**PROVIDED RECORDS:**
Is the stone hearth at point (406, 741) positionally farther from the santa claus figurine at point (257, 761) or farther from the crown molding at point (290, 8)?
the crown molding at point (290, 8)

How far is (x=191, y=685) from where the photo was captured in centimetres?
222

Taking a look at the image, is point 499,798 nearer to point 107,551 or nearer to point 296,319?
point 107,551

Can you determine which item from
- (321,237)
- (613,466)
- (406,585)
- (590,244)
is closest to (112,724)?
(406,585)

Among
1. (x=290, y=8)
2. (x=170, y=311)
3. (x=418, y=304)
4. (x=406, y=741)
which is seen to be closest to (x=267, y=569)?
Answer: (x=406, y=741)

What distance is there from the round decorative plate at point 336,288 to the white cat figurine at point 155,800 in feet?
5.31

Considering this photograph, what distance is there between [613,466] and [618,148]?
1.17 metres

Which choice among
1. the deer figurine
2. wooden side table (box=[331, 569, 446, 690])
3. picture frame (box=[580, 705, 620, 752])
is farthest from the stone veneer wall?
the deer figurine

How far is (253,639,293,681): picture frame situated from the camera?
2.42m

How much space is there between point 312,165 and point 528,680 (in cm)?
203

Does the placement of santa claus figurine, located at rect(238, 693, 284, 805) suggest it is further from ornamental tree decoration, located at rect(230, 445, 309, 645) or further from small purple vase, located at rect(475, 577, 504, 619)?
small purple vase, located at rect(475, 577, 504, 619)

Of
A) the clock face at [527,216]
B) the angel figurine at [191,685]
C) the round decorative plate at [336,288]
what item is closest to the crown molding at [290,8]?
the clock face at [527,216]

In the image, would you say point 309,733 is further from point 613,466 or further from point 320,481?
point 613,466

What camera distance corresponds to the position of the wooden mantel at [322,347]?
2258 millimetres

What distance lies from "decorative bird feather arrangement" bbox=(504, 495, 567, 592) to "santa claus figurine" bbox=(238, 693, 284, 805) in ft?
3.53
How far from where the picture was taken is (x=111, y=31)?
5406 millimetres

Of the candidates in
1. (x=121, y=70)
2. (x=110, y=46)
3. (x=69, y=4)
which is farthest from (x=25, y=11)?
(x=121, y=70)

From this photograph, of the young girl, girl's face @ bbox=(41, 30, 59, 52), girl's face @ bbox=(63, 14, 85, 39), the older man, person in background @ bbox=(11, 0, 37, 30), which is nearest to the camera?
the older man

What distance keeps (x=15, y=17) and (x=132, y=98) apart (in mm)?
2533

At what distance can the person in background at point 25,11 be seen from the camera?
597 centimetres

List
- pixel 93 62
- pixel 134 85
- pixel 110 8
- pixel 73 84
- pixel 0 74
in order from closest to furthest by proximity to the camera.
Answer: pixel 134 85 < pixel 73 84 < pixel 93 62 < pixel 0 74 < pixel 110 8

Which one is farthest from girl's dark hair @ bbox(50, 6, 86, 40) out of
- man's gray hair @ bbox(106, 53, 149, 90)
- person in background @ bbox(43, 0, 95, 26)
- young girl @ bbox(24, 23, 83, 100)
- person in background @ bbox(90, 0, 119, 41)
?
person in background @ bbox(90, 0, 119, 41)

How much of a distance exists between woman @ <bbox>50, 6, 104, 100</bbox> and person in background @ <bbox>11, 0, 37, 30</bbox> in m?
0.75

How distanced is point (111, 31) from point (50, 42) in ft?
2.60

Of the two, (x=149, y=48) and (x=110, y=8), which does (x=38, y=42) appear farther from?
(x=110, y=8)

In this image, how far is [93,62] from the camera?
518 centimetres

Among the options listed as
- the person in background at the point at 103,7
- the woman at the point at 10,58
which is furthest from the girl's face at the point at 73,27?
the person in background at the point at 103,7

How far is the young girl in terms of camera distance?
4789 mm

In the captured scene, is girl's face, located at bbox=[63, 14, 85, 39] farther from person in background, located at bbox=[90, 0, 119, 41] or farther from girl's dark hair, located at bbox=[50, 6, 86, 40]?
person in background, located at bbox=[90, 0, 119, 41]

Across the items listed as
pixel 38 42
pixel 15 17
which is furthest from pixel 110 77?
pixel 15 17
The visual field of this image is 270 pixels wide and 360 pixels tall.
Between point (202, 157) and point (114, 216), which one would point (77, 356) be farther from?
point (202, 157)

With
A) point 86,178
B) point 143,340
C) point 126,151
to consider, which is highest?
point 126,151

**WHAT THE TASK REQUIRES:** Rewrite only the stretch from the line containing "What distance keeps" through the line containing "Answer: pixel 134", replacing "camera" with "viewpoint" and leaving everything else unchanged.

**SOLUTION TO THIS TASK:**
What distance keeps (x=15, y=17) and (x=132, y=98) apart (in mm)?
2533

At what distance can the person in background at point 25,11 be seen from the viewpoint?
597 centimetres

List
- pixel 93 62
- pixel 134 85
- pixel 110 8
- pixel 73 84
- pixel 0 74
in order from closest to furthest by proximity to the viewpoint.
Answer: pixel 134 85 < pixel 73 84 < pixel 93 62 < pixel 0 74 < pixel 110 8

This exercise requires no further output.